SOURCE EXCERPT -

-----

I am mostly familiar with Clojure as opposed to CL (have read a bit of Practical Common Lisp) or Scheme (have read a decent chunk of SICP), but there are some pieces here and there.
Clojure is immutable by default, which is a pretty big difference AIUI. It also has a pretty strong emphasis on concurrency, including a bunch of primitives for such. It uses STM.
A bunch of data structures are first class, like vectors, maps, and sets. There are literals for each of them, and you can use maps and sets as functions. You can also use keywords as functions against maps to e.g. retrieve the :name value from a list of maps:
Sad (for me) difference: tail call optimization, done automatically in Schemes, unavailable in Clojure. I know of recur and trampoline, but recur does not (I think?) work with mutual recursion and if I wanted to use trampoline, I'd be coding in JavaScript :)
Personally I dislike Clojure's syntax - Scheme's feels more pure, cleaner. It's a bit like PERL vs. Python, a matter of taste largely.
I don't believe recur works with mutual recursion. I wish I understood mutual recursion better, frankly. Got any pointers about how one might use it in practice? In general my Lisp-fu could use a lot of improvement.
I would call it more like Ruby vs. Python — c'mon, perl? that's just mean — but yes, we're quibbling. :)
>Got any pointers about how one might use it in practice?
The meta-circular evaluator is a prime example of mutual recursion. It consists of two functions, eval and apply, which call each other in a circular fashion until a result is reached.
Again, I don't have much experience with Scheme; I've read about half of SICP. So that's a huge caveat here.
It may have been misleading to say that Clojure was immutable by default. It is immutable; it does not have set! or the moral equivalent. You can use concurrency primitives to update in place (sort of? AFAICT you're mutating the var itself, not the data it contains) but each primitive comes with its own semantics.
As far as first-class is concerned: in Clojure, maps, sets, and vectors are functions. They're functions of their data as well as being data, and there are literal representations for each.

-----

INSTRUCTION 1 -
Name every data structure that the Clojure and Scheme discussion calls first class in Clojure.
INSTRUCTION 2 -
Write the next part of the discussion comparing Clojure and Scheme, continuing on from its final sentence.
The material that comes next has no connection to the discussion of Clojure and Scheme.

RAW DATA -

-----

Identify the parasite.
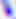

Toxoplasma gondii.

400x magnification. Photomicrograph.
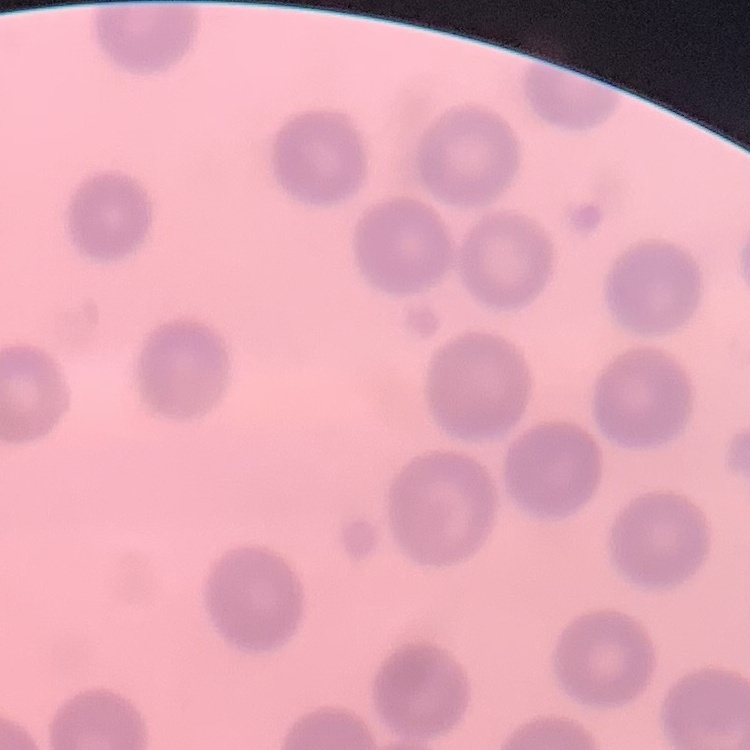 The erythrocytes exhibit no rouleaux formation. Field's or Giemsa stain. Thin blood film. Square crop of a larger photomicrograph.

-----

TASK RESPONSE 1 -
Vectors, maps, and sets

TASK RESPONSE 2 -
Examples:
user=> ({:foo 1} :foo) ;; maps are functions
1
user=> (:foo {:foo 1}) ;; keywords are functions, too
1
user=> (filter :name [{:name "foo"} {:surname "baz"}]) ;; filter by key
({:name "foo"})
user=> ([\a \b \c] 2) ;; access vector by index
\c
user=> (#{1 2 3} 4) ;; test set membership
nil
user=> user=> (filter #{2 4 6} (range 1 10)) ;; filter by set membership
(2 4 6)
To what extent is any of that true of Scheme? I am reasonably certain that these data types can't operate as functions in Scheme. Glancing at such as the Racket docs, my impression is that generally you use a specific set of functions to interact with each type (e.g. hash-map-get, hash-has-key?, set-member?).
This is rather tricky subject - to understand real behavior - what is behind this or that a syntactic sugar.
In Scheme, for example, we could implement any data-structure as a closure, which accepts messages. There is no difficulty in writing such wrappers - it is just a closure which return another closure which accepts "messages", and following some protocol, returns, for example, another closures to be called for a certain action (generators, iterators, etc.)
We could teach the read function to recognize any kind of wired syntax we wish, and constructing appropriate data-structures with type-tags attached to them. But it will become a mess.
The real data-structures, however, its representation is very different thing. In Clojure, I suppose, it is based on built-in Java types and generic interfaces, such as Iterable or whatever it is. So, they are ordinary Java objects, without any magic in it.
In Scheme or CL it depends on the implementation, the choices made by developers. So, for example, Gambit-C and MIT Scheme are quite different in how they implement hash-tables or vectors. My guess is that, say Alegro CL and CMUCL are also very different, yet they all conform to some standards (CLtL2, ANSI).
Having very different implementations with different set of compromises is a strength.
So, in my opinion, there is absolutely nothing special in this syntactic constructions, moreover, it is not that difficult to implement them using closures and macroses. In arc.arc you could see how strings and tables were implemented.
Another issue is, should we add all this wired syntax to what we call Lisp? In my opinion doing this ruins Lisp and the result is some very different in a look-and-feel language. Calling it Lisp is, well, confusing, at least to me. Arc is a Lisp, no doubt. CL and Scheme are Lisps, for sure. Clojure is Java with lisp-like syntax, if you wish.)
The old rules says that there must be very heavy reasons to add any new symbol or a keyword into a language, and that the same things shall look the same, and different - differently. For me, personally, Arc is a proper approach, while Clojure is, well, a mess.)
>So, in my opinion, there is absolutely nothing special in this syntactic constructions, moreover, it is not that difficult to implement them using closures and macroses. In arc.arc you could see how strings and tables were implemented.
You're right, there is nothing special about what Clojure does; everything could be implemented in Scheme just fine. The real advantage comes from the fact that these things are there "out of the box" so that libraries are written to use them.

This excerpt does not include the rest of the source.